Letters posted here are associated with the following Salon Premium Member:
Published Letters: 407
I may be wrong around the edges, but I'm not "entirely wrong". This is at least 95% pragmatic political theater on Obama's part and there is no way to view it otherwise, it has zero to do with "eleventh dimension" crap.
At bottom, Obama thinks he's a Good Man and won't knowingly or intentionally harm the American people on his watch. He may even be that. The problem is, faced with the litany of crap left on his doorstep by a malevolent Bush Administration enabled by cowardly congressional acquiescence and a docile media, Obama rightly perceives the expedient route of keeping intact the powers usurped by Bush "but only using them for Good" and thus minimizing right wing flak as he pursues his other agendas (for the Good of the Country, to be sure).
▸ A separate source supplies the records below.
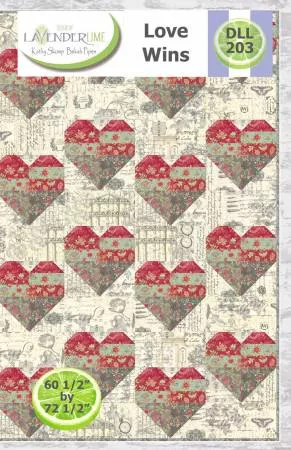 love-wins-quilt-pattern Love Wins Quilt Pattern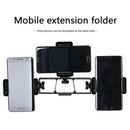 Plastic Mobile Phone Expansion Stand Clip 1/4 Multifunction for Live Broadcast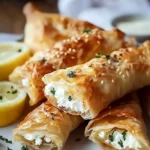Knusprige Börek mit Feta – Bestes Rezept in 3 Schritten First Image First Image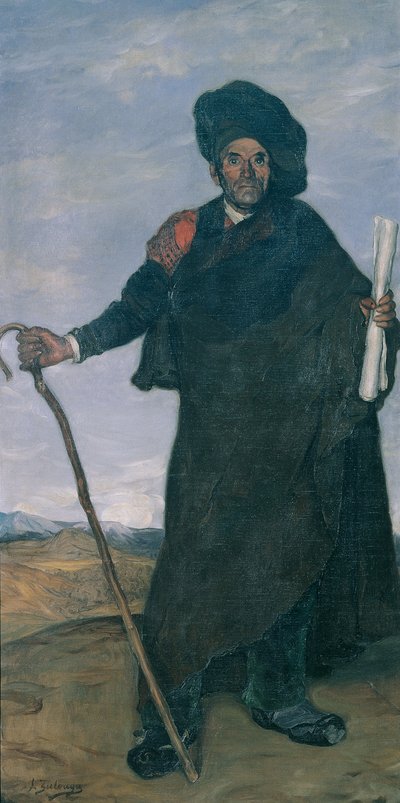 Portrait of the poet Don Miguel, c. 1900 by Ignacio Zuloaga y Zabaleto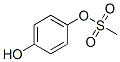 4-Hydroxyphenyl methanesulfonate Structure,59722-33-7Structure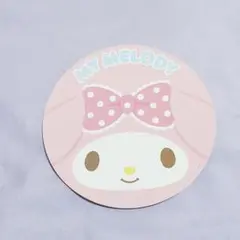 サンリオ BIGステッカー(直径15㎝) マイメロディ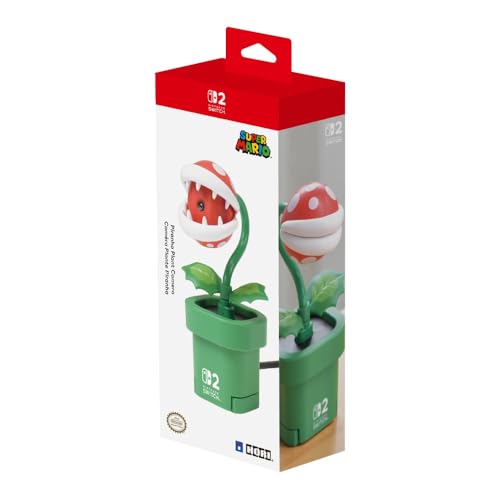 Piranha Plant Cámara para Nintendo Switch 2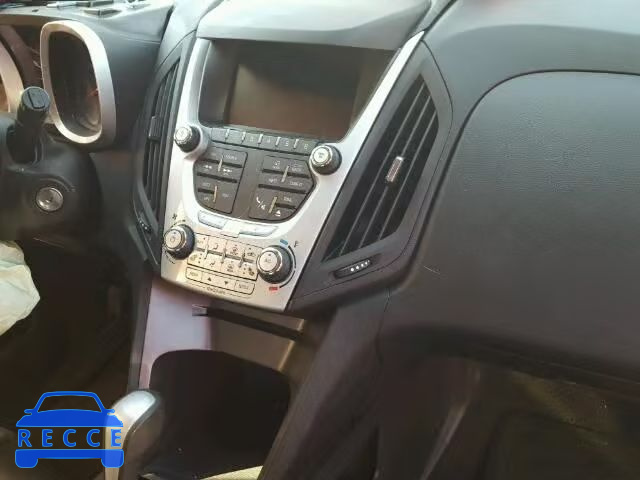 2012 CHEVROLET EQUINOX LT 2GNALPEK8C6219726 Bild 9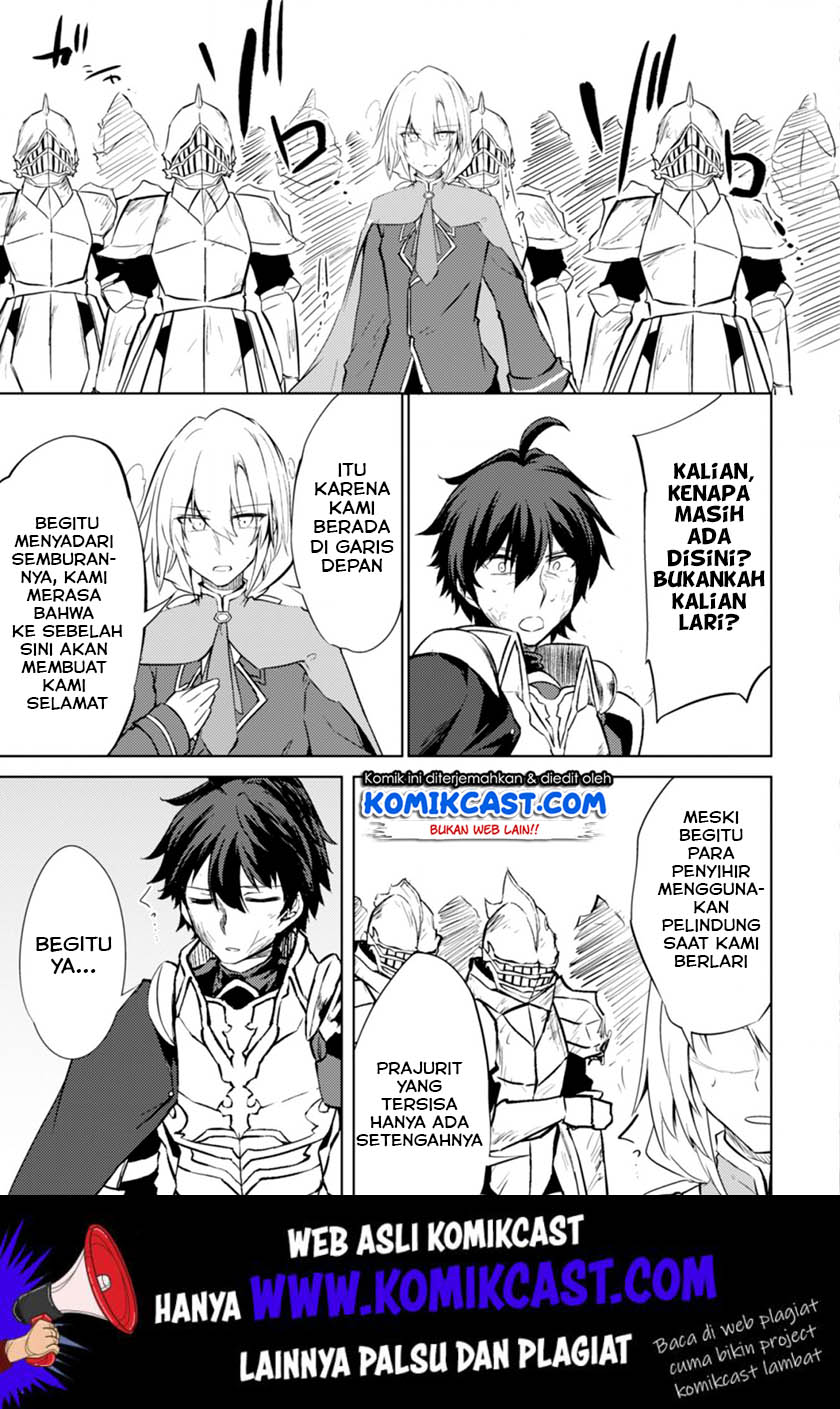 Moto Saikyou no Kenshi wa, Isekai Mahou ni Akogareru Chapter 22 Gambar 16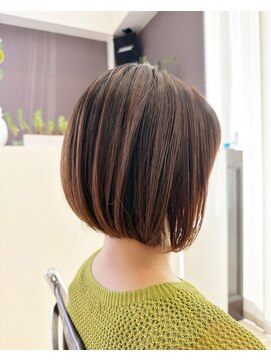 ワイボンドヘアー(Y bond hair) お客様ボブ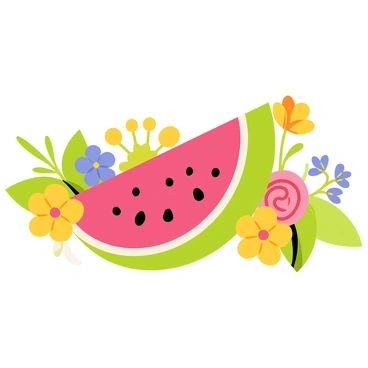 Watermelon slice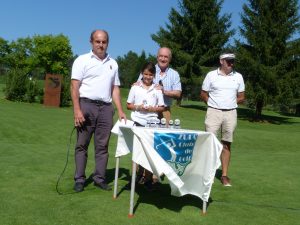 Campeona Alevin Martina Lopez-Lanchares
If this strategy succeeds, the Constitution fails. Not because Obama is a Bad Man, though, but because the Well-Intentioned Man would leave our system of government weakened for the abuse of those who may follow. And it would be the fault not only of Obama, but also of the Congress, the Supreme Court, a synchophantic media and a docile electorate.
You point out that the photos are already "largely public". Yep. And this means Obama is evil? Doesn't it instead mean he's obviously gaming the system: we know what's in the photos, we know the arguments about "protecting the troops" already have been fully aired and rejected by the courts, what we are seeing is Obama trying to pry extended political cover from what is arguably a substantively meaningless gesture (to be fair, it is also not without substance to say that publication of the photos is likely to incite additional anti-American animus, it's just that this risk already has been weighed and found insufficient by statute and court) buying time and seeking to put this genie back in a bottle. Not because it's actually back, but because "he tried" and, "therefore", he "supports the troops".... Given a 90 to 6 vote by the United States Senate driven by inane "terror" over incarcerating an accused terrorist on US soil, can you really suggest he is reading the tea leaves wrong?
Whether Obama "wants" to eviscerate the Constitution really isn't the point. Whether Obama believes the political and media landscape will allow him to get away with a series of expedient acts to facilitate his own agenda is the point. And if he does these things, as he IS doing, the question is not whether Obama himself is a bad guy who wants to undercut the Constitution -- he will protest that he is not, he will convene "meetings" with "liberals" in the White House and express "concern" at being portrayed as abandoning principles -- but whether the effect of his actions nonetheless does that. And there is no doubt that they do. Congress ain't doing squat about it. The courts actually have done some valuable things (the Second Circuit's photos decision comes immediately to mind), and the courts are going to need to do more.